━━━━━ Passage for review
I will agree the 6,5X70R Czech is a moniker due to use in a region rather than an origin but the pseudo Genesis has been attached....
Most of that was WRONG, so I will give you the halfway real genesis instead, and then Axel Eichendorf or some ammunition specialist from the IAA forum may add the REAL real genesis to it. ;-)
This famous "pencil cartridge" was developed in the ambit and under the aura of famous Prussian and Imperial grand master of shotgunning and ballistics Albert Preuß. He had assembled a small group of enthusiasts who regularly met, once or twice a year, at a "Ballistischer Congress", and who of course corresponded assiduously in the meantime. Ammunition manufacturers, dealers, gunsmiths, ballisticians, one or the other officer, and also talented amateurs (dilettanti, in the positive sense). The latter were usually foresters or "gentlemen of independent means", who indulged in such noble pastime.
━━━━━━━━━━
━━━━━ Record excerpts
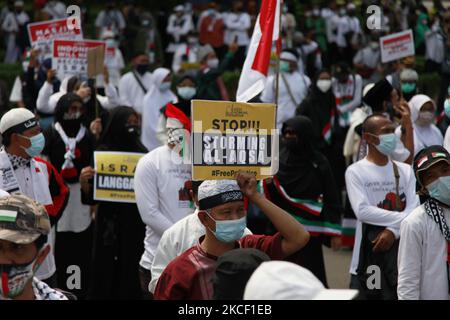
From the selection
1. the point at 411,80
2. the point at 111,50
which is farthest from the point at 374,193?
the point at 111,50

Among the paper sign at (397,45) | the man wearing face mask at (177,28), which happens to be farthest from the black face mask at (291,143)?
the man wearing face mask at (177,28)

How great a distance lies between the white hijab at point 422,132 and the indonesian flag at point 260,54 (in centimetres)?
261

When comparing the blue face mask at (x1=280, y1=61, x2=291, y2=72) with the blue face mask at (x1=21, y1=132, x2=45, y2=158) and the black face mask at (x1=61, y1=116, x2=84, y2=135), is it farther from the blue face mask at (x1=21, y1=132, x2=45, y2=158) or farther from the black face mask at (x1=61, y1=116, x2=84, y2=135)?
the blue face mask at (x1=21, y1=132, x2=45, y2=158)

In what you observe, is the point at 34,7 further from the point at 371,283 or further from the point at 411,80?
the point at 371,283

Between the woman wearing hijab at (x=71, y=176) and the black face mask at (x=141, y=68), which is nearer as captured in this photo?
the woman wearing hijab at (x=71, y=176)

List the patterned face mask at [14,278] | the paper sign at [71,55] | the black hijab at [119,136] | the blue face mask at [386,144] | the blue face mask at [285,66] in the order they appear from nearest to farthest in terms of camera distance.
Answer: the patterned face mask at [14,278] → the blue face mask at [386,144] → the black hijab at [119,136] → the paper sign at [71,55] → the blue face mask at [285,66]

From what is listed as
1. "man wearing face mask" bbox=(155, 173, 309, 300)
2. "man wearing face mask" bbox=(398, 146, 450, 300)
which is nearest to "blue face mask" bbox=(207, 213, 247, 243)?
"man wearing face mask" bbox=(155, 173, 309, 300)

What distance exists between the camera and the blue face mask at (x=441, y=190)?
6.26 metres

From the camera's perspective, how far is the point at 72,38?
41.0 feet

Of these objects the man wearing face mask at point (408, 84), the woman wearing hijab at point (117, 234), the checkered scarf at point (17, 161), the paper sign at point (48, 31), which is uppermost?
the paper sign at point (48, 31)

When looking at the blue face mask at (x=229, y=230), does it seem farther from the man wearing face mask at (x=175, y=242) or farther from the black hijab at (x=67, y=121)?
the black hijab at (x=67, y=121)

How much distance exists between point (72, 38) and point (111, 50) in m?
4.75

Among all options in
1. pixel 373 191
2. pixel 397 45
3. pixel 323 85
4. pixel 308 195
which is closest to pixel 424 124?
pixel 308 195

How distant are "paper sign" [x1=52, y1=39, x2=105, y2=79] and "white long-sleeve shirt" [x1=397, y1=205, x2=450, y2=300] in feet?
20.6
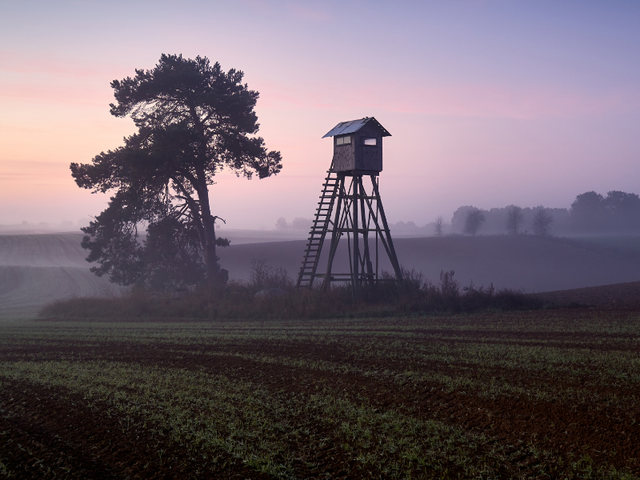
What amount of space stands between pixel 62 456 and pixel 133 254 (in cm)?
2758

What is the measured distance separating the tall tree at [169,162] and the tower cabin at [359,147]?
20.0 feet

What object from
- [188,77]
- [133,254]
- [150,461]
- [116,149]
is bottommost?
[150,461]

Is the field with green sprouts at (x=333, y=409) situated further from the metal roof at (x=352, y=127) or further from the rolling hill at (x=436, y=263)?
the rolling hill at (x=436, y=263)

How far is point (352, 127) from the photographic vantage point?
85.3ft

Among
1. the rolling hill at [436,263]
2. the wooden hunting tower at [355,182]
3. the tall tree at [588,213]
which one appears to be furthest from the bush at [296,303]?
the tall tree at [588,213]

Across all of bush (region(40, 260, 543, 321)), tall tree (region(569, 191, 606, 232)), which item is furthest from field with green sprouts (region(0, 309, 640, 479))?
tall tree (region(569, 191, 606, 232))

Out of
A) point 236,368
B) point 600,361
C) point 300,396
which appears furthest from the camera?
point 236,368

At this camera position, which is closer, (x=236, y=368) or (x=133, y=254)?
(x=236, y=368)

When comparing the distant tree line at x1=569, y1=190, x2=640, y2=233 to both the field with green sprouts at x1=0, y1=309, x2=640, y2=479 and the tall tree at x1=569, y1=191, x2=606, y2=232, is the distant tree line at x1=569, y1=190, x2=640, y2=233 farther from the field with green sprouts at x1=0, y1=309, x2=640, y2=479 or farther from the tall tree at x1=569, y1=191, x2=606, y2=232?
the field with green sprouts at x1=0, y1=309, x2=640, y2=479

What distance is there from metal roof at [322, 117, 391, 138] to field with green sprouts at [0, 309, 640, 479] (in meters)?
15.2

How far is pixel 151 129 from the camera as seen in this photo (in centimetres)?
2900

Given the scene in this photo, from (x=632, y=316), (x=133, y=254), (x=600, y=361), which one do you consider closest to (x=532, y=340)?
(x=600, y=361)

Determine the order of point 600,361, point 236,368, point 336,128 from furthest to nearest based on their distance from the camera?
point 336,128 → point 236,368 → point 600,361

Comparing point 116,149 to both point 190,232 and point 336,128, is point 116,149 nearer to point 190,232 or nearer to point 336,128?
point 190,232
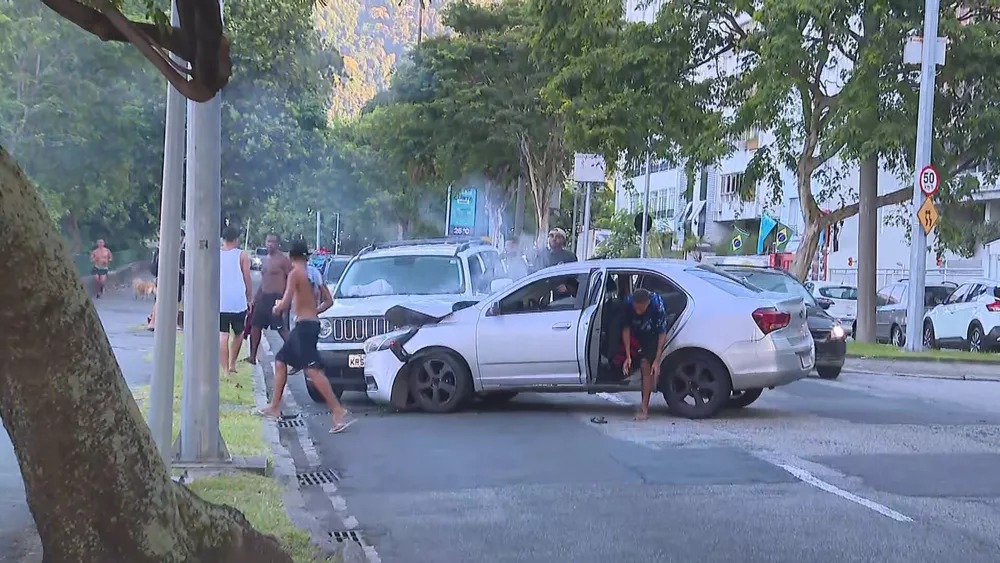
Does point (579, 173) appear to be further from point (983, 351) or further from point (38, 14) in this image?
point (38, 14)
━━━━━━━━━━
Exercise requirements | Echo the passage about the pencil cartridge's origins word for word, starting at "I will agree" and ending at "genesis to it. ;-)".

Written solution |
I will agree the 6,5X70R Czech is a moniker due to use in a region rather than an origin but the pseudo Genesis has been attached....
Most of that was WRONG, so I will give you the halfway real genesis instead, and then Axel Eichendorf or some ammunition specialist from the IAA forum may add the REAL real genesis to it. ;-)